I am not a fan of radiation for and area without conclusive malignancy, especially the neck unless it was part of the original tongue treatment plan. There are structures there like the carotid arteries that in his situation you would think they would not wish to damage. Because Proton beam radiation has gotten less expensive and covered by more insurance, when it comes to the tongue if they decide to more forward there with radiation, you might consider pushing for that. There is less collateral damage, and it can be highly targeted. The overall gy’s of radiation would probably be lower, an added benefit down the road when you consider radiations life long impact and propensity to cause its own significant problems years down the road.

Since we cannot know the specific certainties, I would just like to say we have had people, especially with collateral issues, decide to watch and wait. A large number never have more issues, some have recurrence in the same area, again treated with surgery only. Because of heightened following, new issues are caught early, before they get out of hand. This will require not just visual monitoring, but routine scans for a while. The risk here is that right now, micro spread, isn’t detectable in scans. There could be cells outside if the current surgery in close proximity, that have become dysplastic. Not malignant not normal. But in an area where cancer has already occurred, certainly leaning towards continuing their journey to the dark side. There are some ideas the surgeons will not be excited by, but are worth mentioning.

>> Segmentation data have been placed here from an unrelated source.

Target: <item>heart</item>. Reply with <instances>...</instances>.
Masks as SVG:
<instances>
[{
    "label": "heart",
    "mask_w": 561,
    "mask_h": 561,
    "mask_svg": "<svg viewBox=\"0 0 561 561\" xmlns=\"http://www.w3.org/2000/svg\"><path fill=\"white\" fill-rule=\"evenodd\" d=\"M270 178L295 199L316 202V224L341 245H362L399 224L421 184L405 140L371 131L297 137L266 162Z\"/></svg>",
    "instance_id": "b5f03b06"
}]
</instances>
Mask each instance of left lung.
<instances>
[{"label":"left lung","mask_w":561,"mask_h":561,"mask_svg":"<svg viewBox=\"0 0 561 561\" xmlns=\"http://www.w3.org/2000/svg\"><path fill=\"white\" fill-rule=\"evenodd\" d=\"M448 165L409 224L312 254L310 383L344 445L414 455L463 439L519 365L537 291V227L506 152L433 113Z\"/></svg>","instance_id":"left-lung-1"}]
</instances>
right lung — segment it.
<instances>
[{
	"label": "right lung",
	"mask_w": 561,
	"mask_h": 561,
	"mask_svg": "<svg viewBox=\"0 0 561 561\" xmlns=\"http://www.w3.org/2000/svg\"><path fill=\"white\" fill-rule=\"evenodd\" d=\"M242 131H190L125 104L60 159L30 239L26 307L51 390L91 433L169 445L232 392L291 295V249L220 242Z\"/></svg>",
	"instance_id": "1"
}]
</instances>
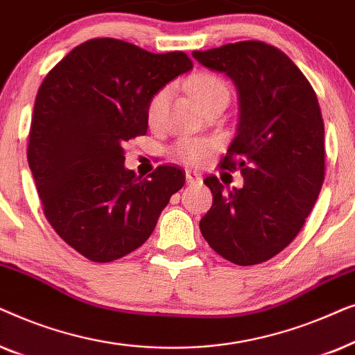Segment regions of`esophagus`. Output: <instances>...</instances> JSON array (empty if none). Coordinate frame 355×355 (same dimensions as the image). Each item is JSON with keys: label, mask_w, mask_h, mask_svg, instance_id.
I'll use <instances>...</instances> for the list:
<instances>
[{"label": "esophagus", "mask_w": 355, "mask_h": 355, "mask_svg": "<svg viewBox=\"0 0 355 355\" xmlns=\"http://www.w3.org/2000/svg\"><path fill=\"white\" fill-rule=\"evenodd\" d=\"M186 181L189 186H198V184H202V176L196 171H187Z\"/></svg>", "instance_id": "esophagus-1"}]
</instances>
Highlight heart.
<instances>
[{
    "instance_id": "obj_1",
    "label": "heart",
    "mask_w": 355,
    "mask_h": 355,
    "mask_svg": "<svg viewBox=\"0 0 355 355\" xmlns=\"http://www.w3.org/2000/svg\"><path fill=\"white\" fill-rule=\"evenodd\" d=\"M189 87H191L193 96H196L197 101L203 106V108L213 103V101L223 98L230 100V89H227V85L220 79V77L210 74V72H200V74L193 76L192 79L189 80ZM168 89H159L150 96L147 103V119L150 124H157L158 121L163 118L168 106ZM207 150L208 145L205 142H202V140L182 139L179 140L176 147H174V155L184 163L197 164L202 162L203 157H205Z\"/></svg>"
}]
</instances>
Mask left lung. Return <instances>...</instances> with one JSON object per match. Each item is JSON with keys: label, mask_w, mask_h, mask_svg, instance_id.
Wrapping results in <instances>:
<instances>
[{"label": "left lung", "mask_w": 355, "mask_h": 355, "mask_svg": "<svg viewBox=\"0 0 355 355\" xmlns=\"http://www.w3.org/2000/svg\"><path fill=\"white\" fill-rule=\"evenodd\" d=\"M192 56L237 87L239 123L220 168H239L244 178L241 189L205 178L213 205L200 220L202 236L232 263H261L299 234L322 189L324 125L317 94L289 56L263 42Z\"/></svg>", "instance_id": "left-lung-1"}]
</instances>
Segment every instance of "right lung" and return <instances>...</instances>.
Here are the masks:
<instances>
[{
	"instance_id": "add662e5",
	"label": "right lung",
	"mask_w": 355,
	"mask_h": 355,
	"mask_svg": "<svg viewBox=\"0 0 355 355\" xmlns=\"http://www.w3.org/2000/svg\"><path fill=\"white\" fill-rule=\"evenodd\" d=\"M192 69L182 51H145L116 38L80 43L38 89L27 159L46 220L85 259L118 260L148 239L186 182L163 164L148 179L124 168L128 140L147 134L155 92Z\"/></svg>"
}]
</instances>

The first is looking at that area with a tissue auto fluorescence light. It is an FDA approved light for examining surgical margins, and doing oral cancer screening. It does not find cancer, but it does reveal abnormal cells that no longer have functioning florophors, indicating the cell is damaged in some way. It is not specific, so it doesn’t reveal how. But you will know they are not normal. A decision to surgically remove those areas would be minimally invasive.

This is all a tough decision. It’s important to be your own advocates here. The RO will certainly vote for radiation. The surgeon will lean to doing the neck dissection. We tend to trust them to know what’s best. In this case your opinion as to how much he is willing to deal with, his health, age, should all get equal weight. We wish you the best, and hope that you will post back your decisions and progress


Brian, stage 4 oral cancer survivor. OCF Founder and Director. The first responsibility of a leader is to define reality. The last is to say thank you. In between, the leader is a servant.